CAMEL-21438: Fix six flaky tests and missing aarch64 image for TensorFlow Serving by ammachado · Pull Request #23927 · apache/camel

ammachado · 2026-06-11T03:48:17Z

Description

Fix six test reliability issues:

1. DefaultConsumerBridgeErrorHandlerContinuedTest (flaky assertion)
The test asserted mock:result would receive zero messages when continued(true) is set on the error handler. In practice, continued(true) causes the exchange to continue through the main route after error handling, so mock:result does receive at least one message. Changed the expectation to expectedMinimumMessageCount(1).

2. SimpleLRUCacheTest (race condition after concurrent puts)
After the concurrent-put latch completed, the test immediately asserted cache size and eviction counter. The eviction listener callback can fire asynchronously, causing intermittent failures. Wrapped the post-latch assertions in Awaitility.await().atMost(10, TimeUnit.SECONDS).untilAsserted(...) so the assertions wait for the eviction to settle.

3. TensorFlow Serving test-infra: missing aarch64 image
The bitnami/tensorflow-serving:2.18.0 image on Docker Hub is not available for aarch64. Replaced it with mirror.gcr.io/bitnamilegacy/tensorflow-serving:2.19.1, which is available on the Google mirror registry for that architecture, consistent with the project's preference for mirror.gcr.io over Docker Hub.

4. FileSortByExpressionTest, FileSortByNestedExpressionTest, FileSortByIgnoreCaseExpressionTest (mock expectation race)
MockEndpoint.expectedBodiesReceived() must be called before routes start delivering messages.
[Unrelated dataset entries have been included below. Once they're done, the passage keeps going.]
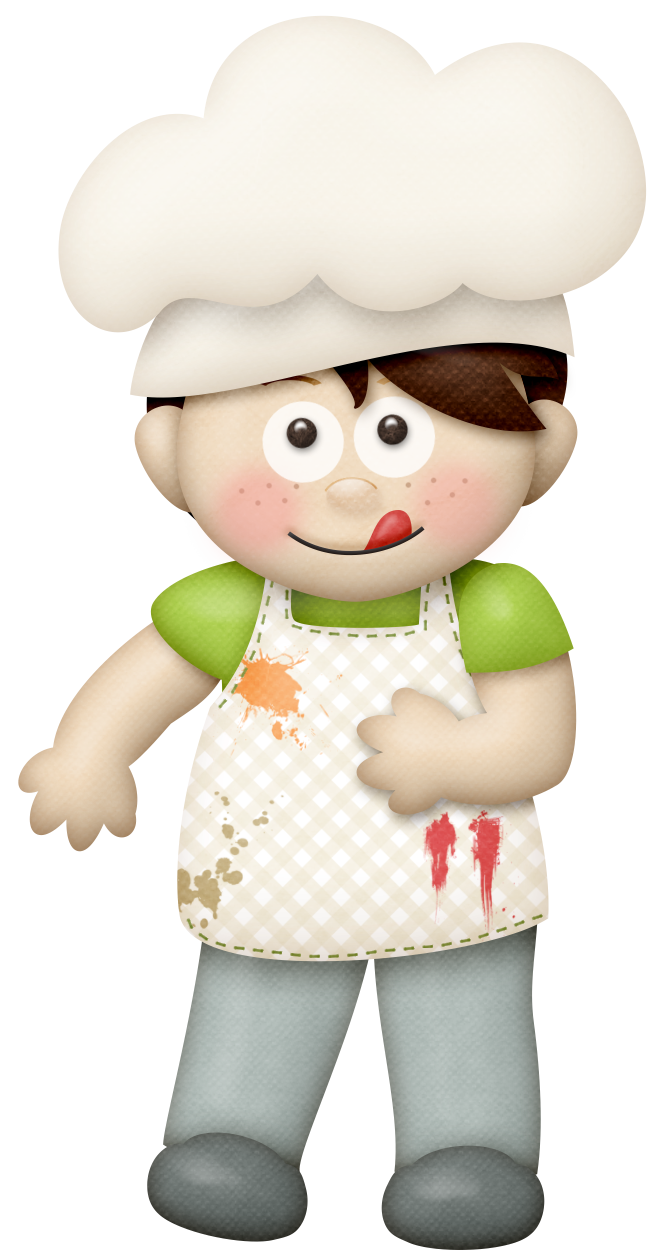 Chef with turkey clipart library lliella_HomeCookedMeal_boy1b.png   Pinterest   Album library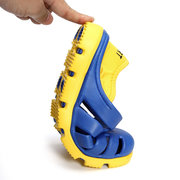 Big Size Multi-Way Wearing Hollow Out Breathable Casual Flat Beach Shoes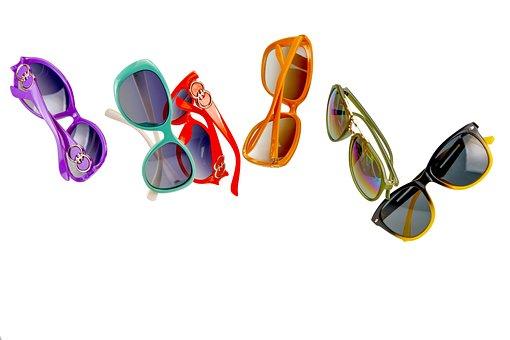 Sunglasses, Filter, Beach, Drop, Multi Color, Rim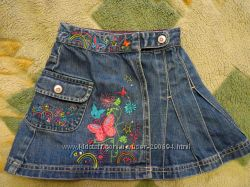 Продам наши  джинсовые юбочки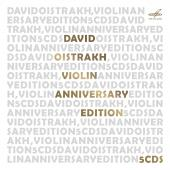 Album artwork for David Oistrakh Anniversary Edition (5CD)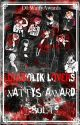 ♚Results 2015♚ Diabolik Lovers Watty Awards by DLWattyAwards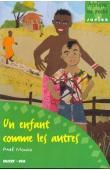 PABE MONGO - Un enfant comme les autres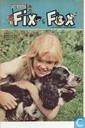 Bandes dessinées - Fix en Fox (tijdschrift) - 1966 nummer  7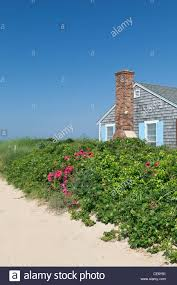 beach house wellfleet cape cod massachusetts usa stock photo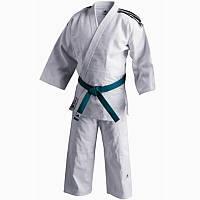 Кимоно до дзюдо J500 Adidas для взрослых
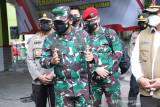 Panglima TNI: Lokasi isoter upaya pemerintah memberikan pelayanan terbaik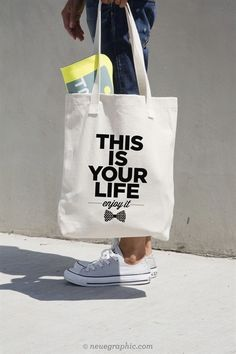 Inspirational Quote Canvas Tote Bag Organic Cotton Eco Shopping Bag There Is Some Good In This World Tesettür Çanta Modelleri 2020 Sacs Tote Bags, Canvas Tote Bags, Reusable Tote Bags, Canvas Totes, American Apparel, American Clothing, This Is Your Life, In This World, Custom Tote Bags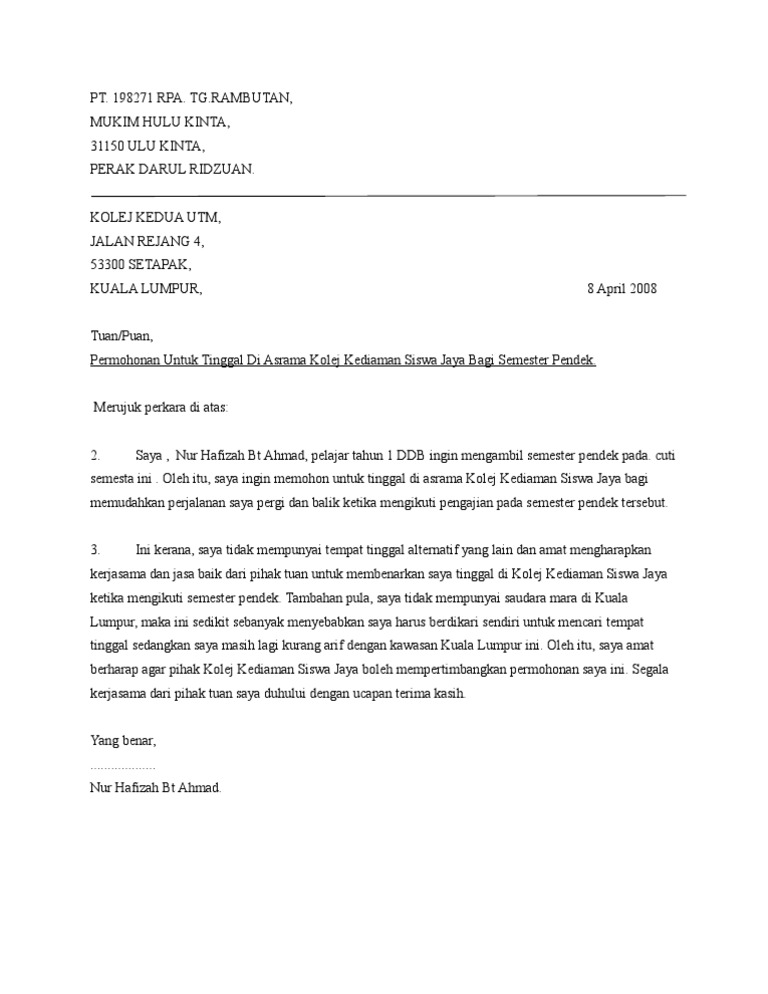 Contoh Surat Rasmi Rayuan Tinggal Di Asrama - Rasmi O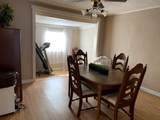 228 Atkinson Street - Photo 14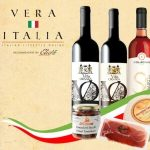 父の日にイタリアワインをプレゼント!人気・おすすめのイタリアワインを紹介!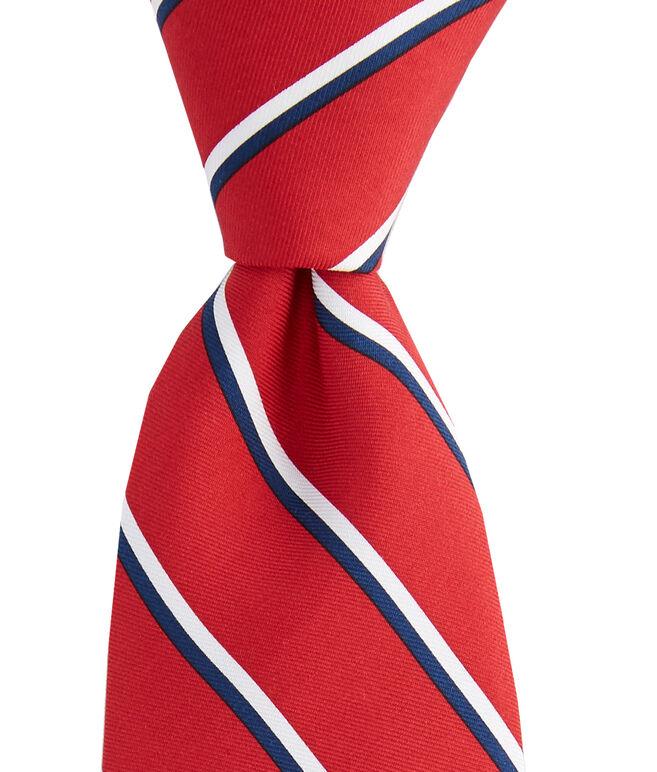 Boys Collegiate Stripe Tie
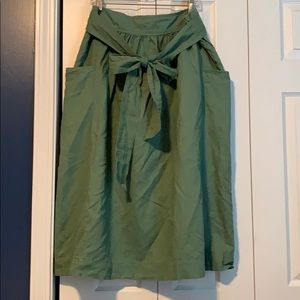 Gap Linen Midi Skirt Size 16 Olive Green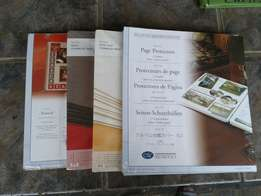Scrapbooking albums and pages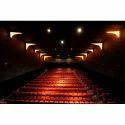 Cinema Hall Construction Services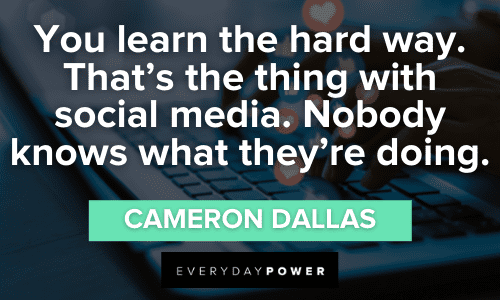 Social Media Quotes about learning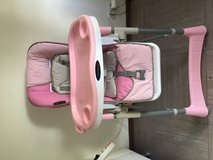 Baby infant high chair in Dover AFB, Delaware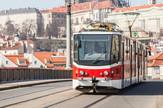 ceska prag tramvaj foto shutterstock_133760639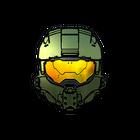 Sticker | Chief (Foil)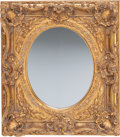 Decorative Arts, Continental:Other , A Pair of Continental Carved Giltwood Mirror Frames, late 19thcentury. 37 inches high x 33 inches wide (94.0 x 83.8 cm). ...(Total: 2 Items)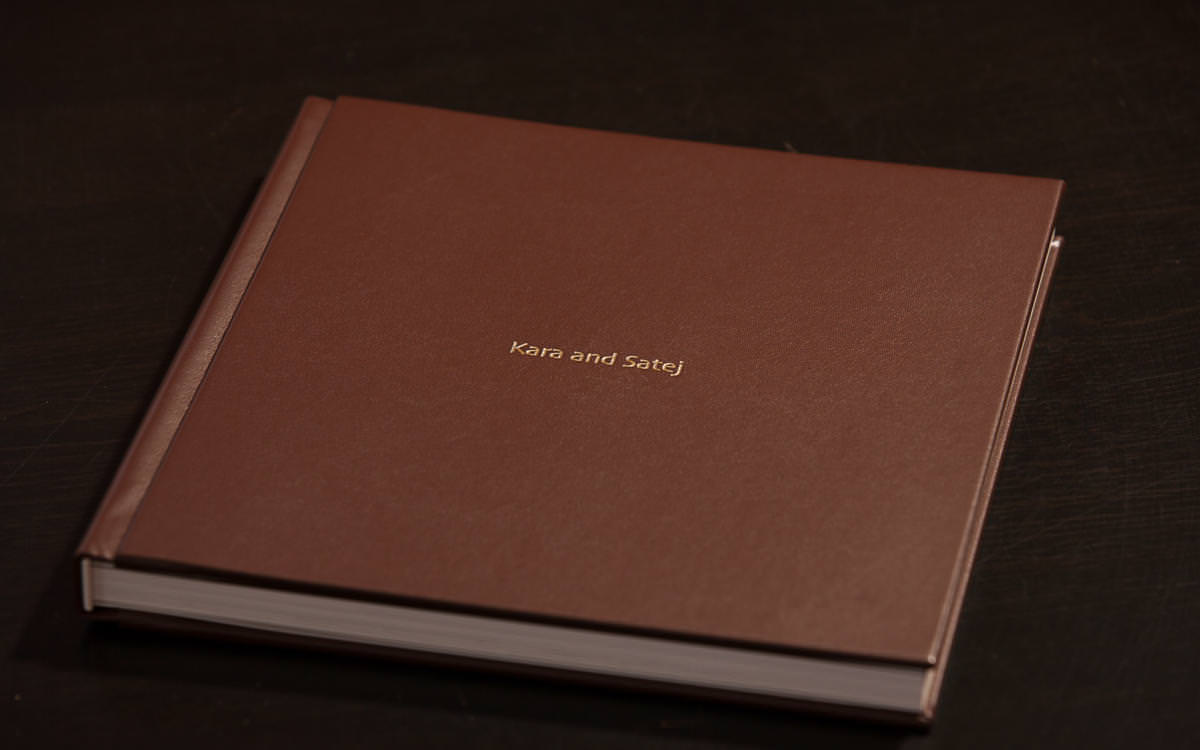 Kara and Satej's Layflat Wedding Album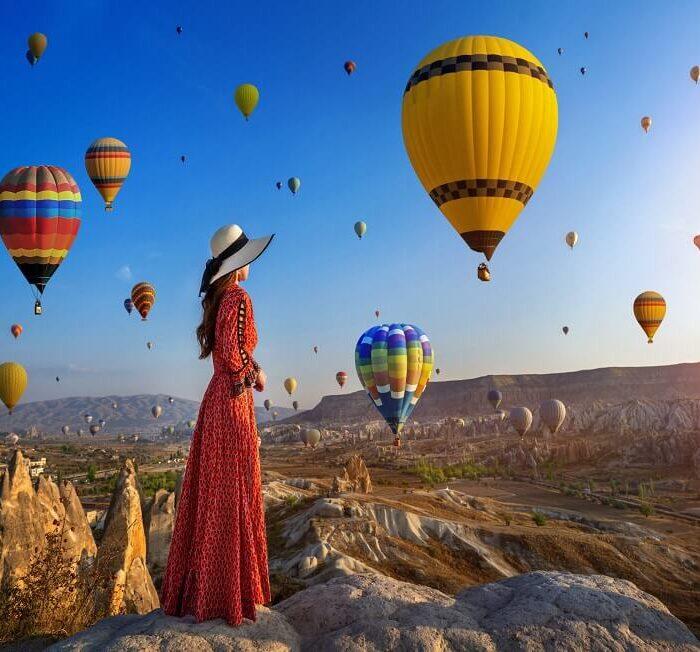 luxury-cappadocia-tour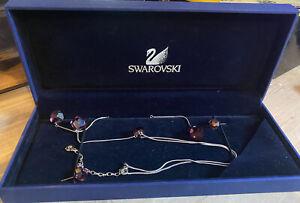 Genuine Swarovski Pink Crystal earring & necklace set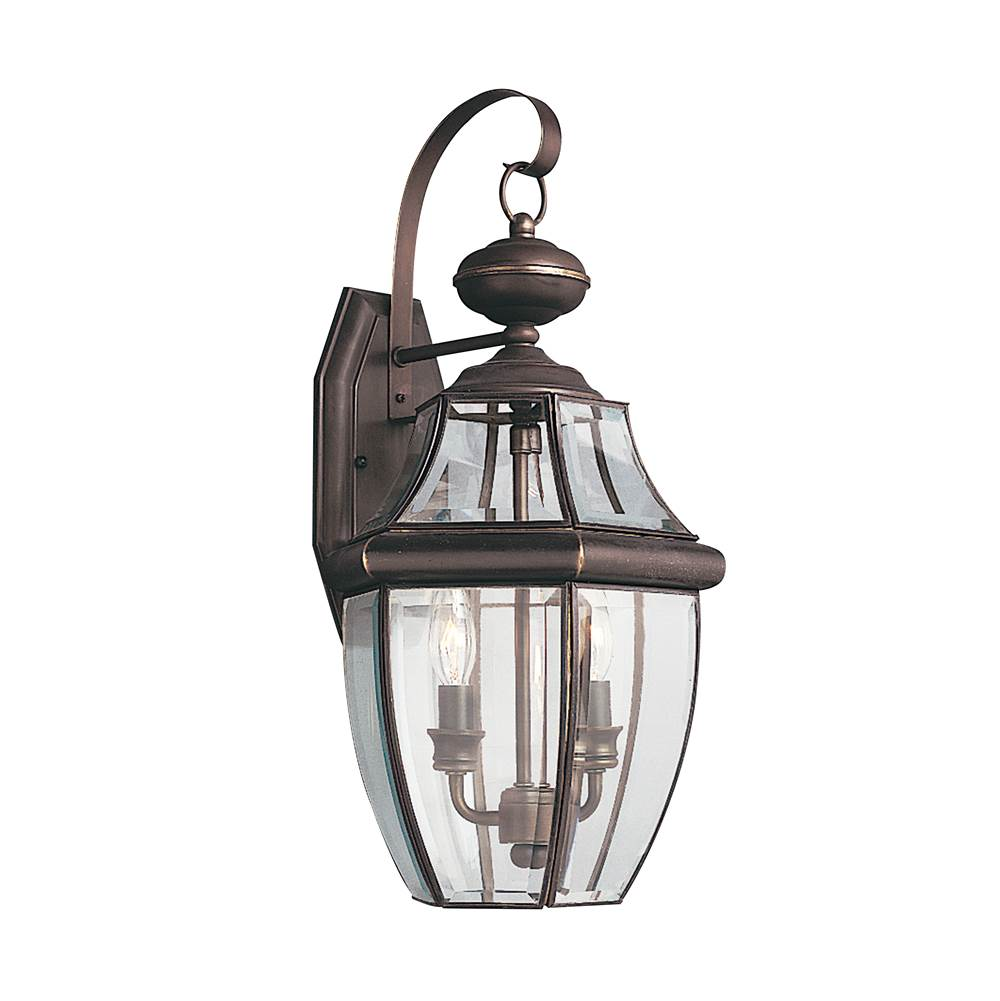 Sea gull lighting outdoor lighting bronze tones lighting kitchens 15900 19300 8039 71 brand sea gull lighting two light outdoor aloadofball Gallery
With initialDelay=0, the file consumer fires on a background thread as soon as addRoutes() returns. If messages arrive before expectedBodiesReceived() is called, expectedBodyValues is still null so performAssertions() never populates actualBodyValues, causing body order assertions to compare each expected value against null.

Fix: move getMockEndpoint() and expectedBodiesReceived() before context.addRoutes() in all three test classes. Also removed no-op context.start() calls that widened the race window. The @DisabledOnOs(ppc64le) guard on FileSortByIgnoreCaseExpressionTest is retained until ppc64le CI can confirm the fix is sufficient on that platform.

5. FileProducerCharsetUTFtoISOConvertBodyToTest (0-byte file race + cleanup masking)
Two issues remained after two prior fixes (CAMEL-18608):

@BeforeEach writeTestData() runs after the superclass setUp() starts the context and route. With initialDelay=0 the consumer polls every 10 ms. A poll landing between Files.newOutputStream() (creates a 0-byte file) and fos.close() picks up an empty file, producing 0-byte output and causing the size assertion to never be satisfied.
Fix: write to a .tmp file first then atomically rename via Files.move(..., ATOMIC_MOVE). The consumer's fileName filter ignores the .tmp file and only ever sees the fully-written target.
@AfterEach used Files.delete() instead of Files.deleteIfExists(): if the test fails before the output file is created, cleanup also throws, masking the original failure with a misleading "cannot run due to an error cleaning up" message.
Fix: switch to Files.deleteIfExists().

6. QueueProducerQoSTest (ANYCAST/MULTICAST mismatch + zero-timeout mock assertion)
Two issues caused non-deterministic failures:

The expiry route consumed from sjms:topic:ExpiryQueue but Artemis routes expired messages to an ANYCAST address. A JMS Topic consumer creates a MULTICAST subscription, which does not receive ANYCAST messages. Whether the test passed depended on which subscriber created the ExpiryQueue address first. Fixed by switching to sjms:queue:ExpiryQueue.
Both test methods called the static MockEndpoint.assertIsSatisfied(context) which delegates to each mock's own resultWaitTime (defaults to 0). With requestTimeout=500ms and timeToLive=1000ms, the expiry notification arrives after the assertion was already evaluated. Fixed by calling mockExpiredAdvisory.assertIsSatisfied(10_000) with an explicit 10-second timeout.

Target

I checked that the commit is targeting the correct branch (Camel 4 uses the main branch)

Tracking

If this is a large change, bug fix, or code improvement, I checked there is a JIRA issue filed for the change (usually before you start working on it).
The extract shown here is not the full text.